Stored dataset items:

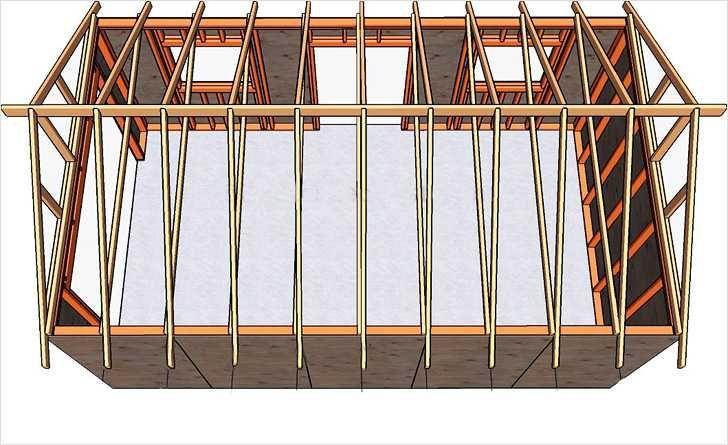 Двускатная конструкция крыши для гаража чертеж
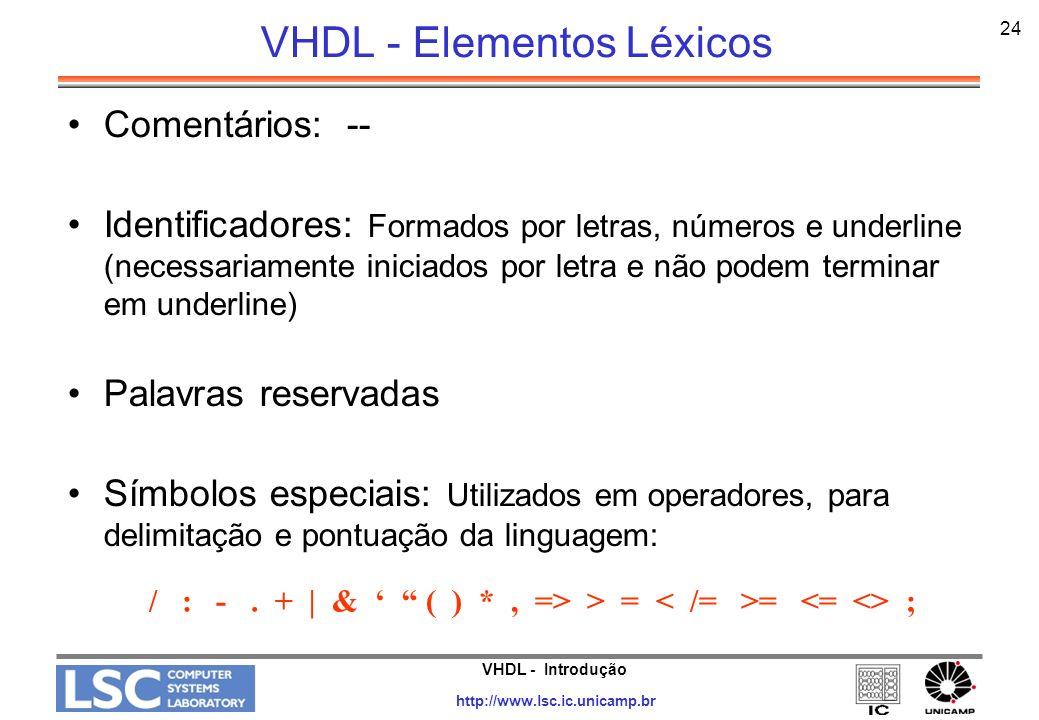 VHDL - Elementos Léxicos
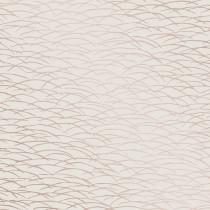 125244 Plain Simple Useful Rasch-Textil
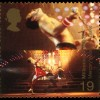 Queen's Roger Taylor Broke Royal Mail Rules By Appearring On The Freddie Mercury Millennium Stamp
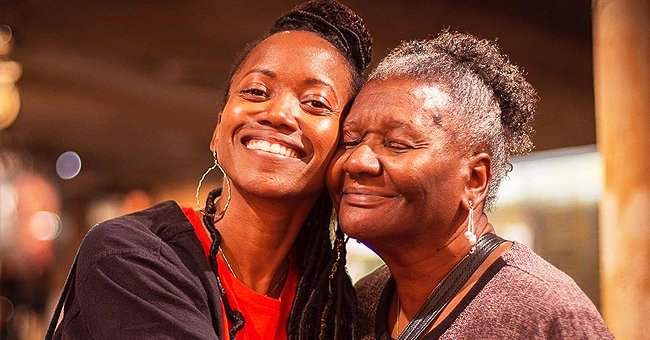 'Living Single' Star Erika Alexander Shares Photos with Her Mom Sammie – Inside Her Mom's Life Story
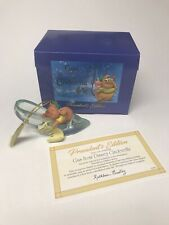 Disney Cinderella Gus President's Edition Ornament  Early Moments  Grolier New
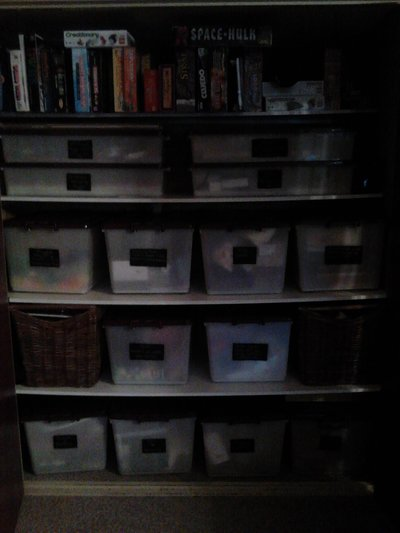 storage boxes organized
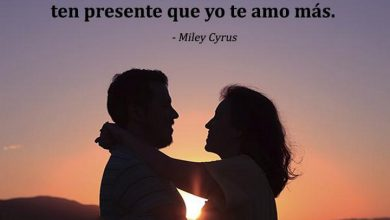 When You Say You Love Me Know I Love You More Cuando Dices Que Me Amas Ten Presente Que Yo Te Amo Mas frases bonitas 390x220 - When You Say You Love Me Know I Love You More Cuando Dices Que Me Amas Ten Presente Que Yo Te Amo Mas frases bonitas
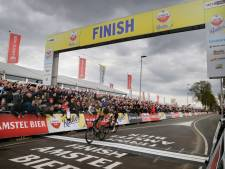 Ook doorgaan Amstel Gold Race in gevaar: 'Het wordt retespannend'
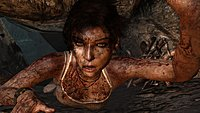 Tomb Raider 16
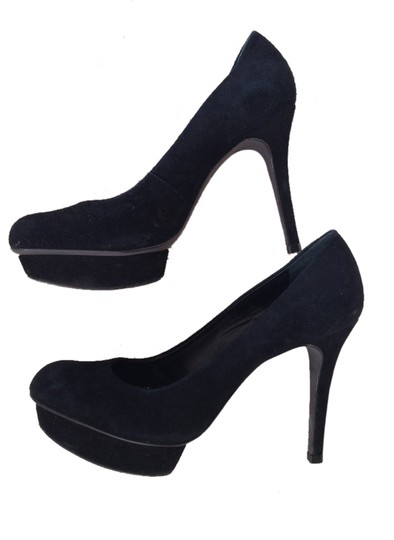 Tory Burch Suede Platform Black Pumps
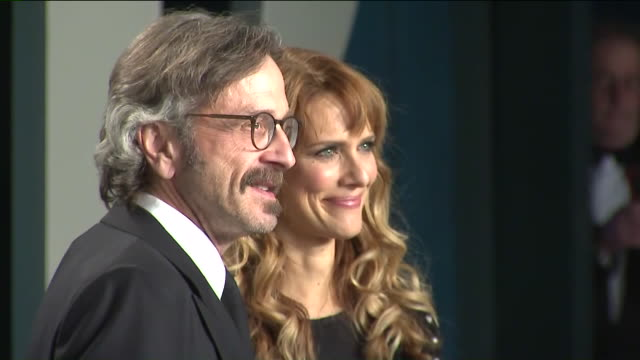 ktla los angeles ca us marc maron and lynn shelton attend the 2020 vanity fair oscar party hosted by radhika jones at wallis annenberg center for the... - oscar party stock videos & royalty-free footage
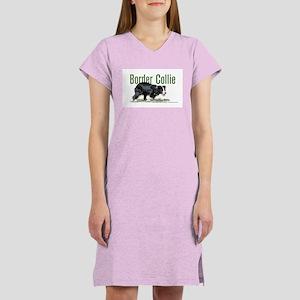 Creeping Border Collie Women's Nightshirt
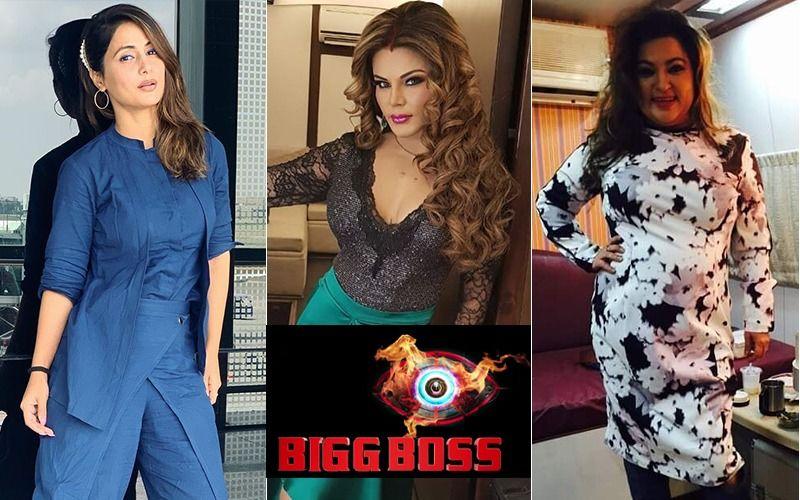 Bigg Boss 13: Rakhi Sawant, Dolly Bindra, Hina Khan; 13 Most Controversial Former Contestants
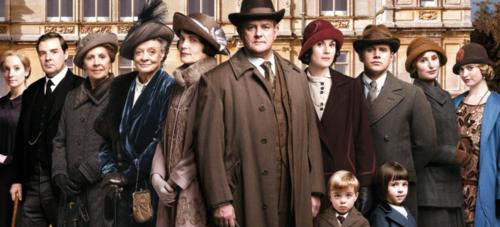 Verwacht: het állerlaatste seizoen van Downton Abbey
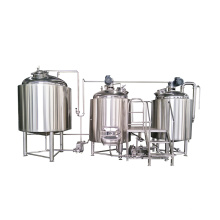 complete 5 bbl 7bbl 15bbl direct fire 10 bbl brewhouse for sale
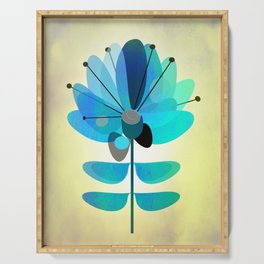 Die Blaue Blume Serving Tray
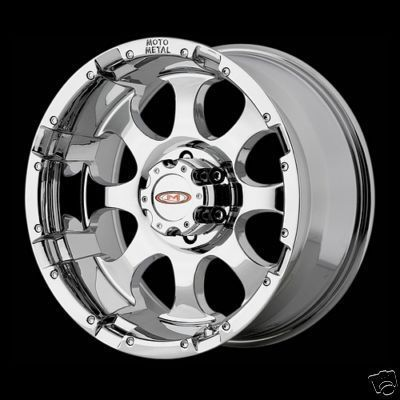Inch Chrome 8 lug MO955 WHEELS Chevy Silverado Dodge Ram Ford GMC RIMS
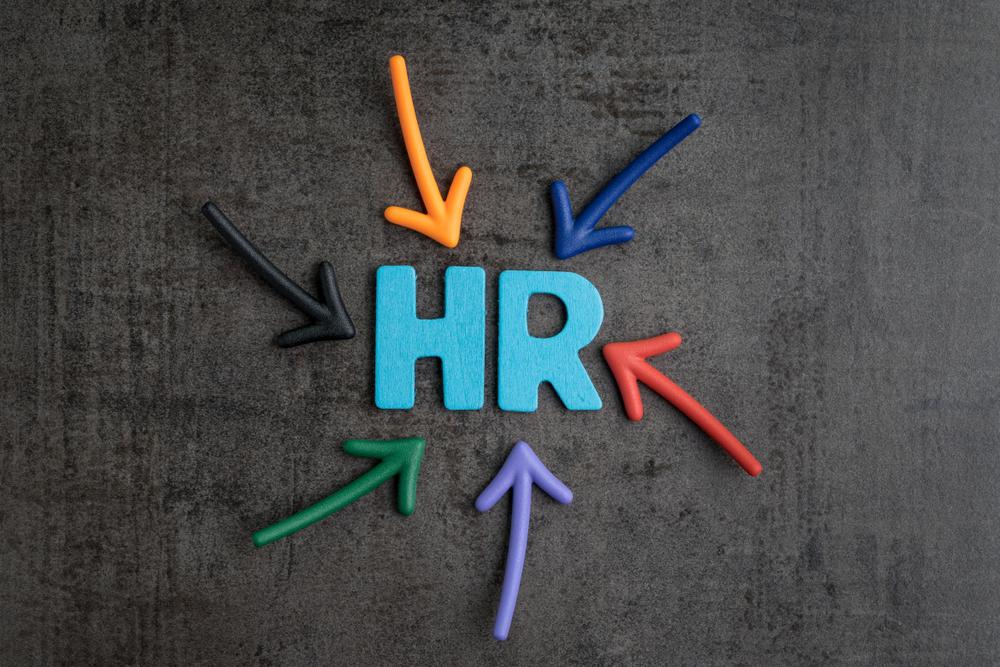 human resource importance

What is needed: Retype all entries exactly as they appear, dropping the images.

Task solution:
 Двускатная конструкция крыши для гаража чертеж
 VHDL - Elementos Léxicos
 125244 Plain Simple Useful Rasch-Textil
 Queen's Roger Taylor Broke Royal Mail Rules By Appearring On The Freddie Mercury Millennium Stamp
 'Living Single' Star Erika Alexander Shares Photos with Her Mom Sammie – Inside Her Mom's Life Story
 Disney Cinderella Gus President's Edition Ornament  Early Moments  Grolier New
 storage boxes organized
 When You Say You Love Me Know I Love You More Cuando Dices Que Me Amas Ten Presente Que Yo Te Amo Mas frases bonitas 390x220 - When You Say You Love Me Know I Love You More Cuando Dices Que Me Amas Ten Presente Que Yo Te Amo Mas frases bonitas
 Ook doorgaan Amstel Gold Race in gevaar: 'Het wordt retespannend'
 Tomb Raider 16
 Tory Burch Suede Platform Black Pumps
 ktla los angeles ca us marc maron and lynn shelton attend the 2020 vanity fair oscar party hosted by radhika jones at wallis annenberg center for the... - oscar party stock videos & royalty-free footage
 Creeping Border Collie Women's Nightshirt
 Bigg Boss 13: Rakhi Sawant, Dolly Bindra, Hina Khan; 13 Most Controversial Former Contestants
 Verwacht: het állerlaatste seizoen van Downton Abbey
 complete 5 bbl 7bbl 15bbl direct fire 10 bbl brewhouse for sale
 Die Blaue Blume Serving Tray
Inch Chrome 8 lug MO955 WHEELS Chevy Silverado Dodge Ram Ford GMC RIMS
 human resource importance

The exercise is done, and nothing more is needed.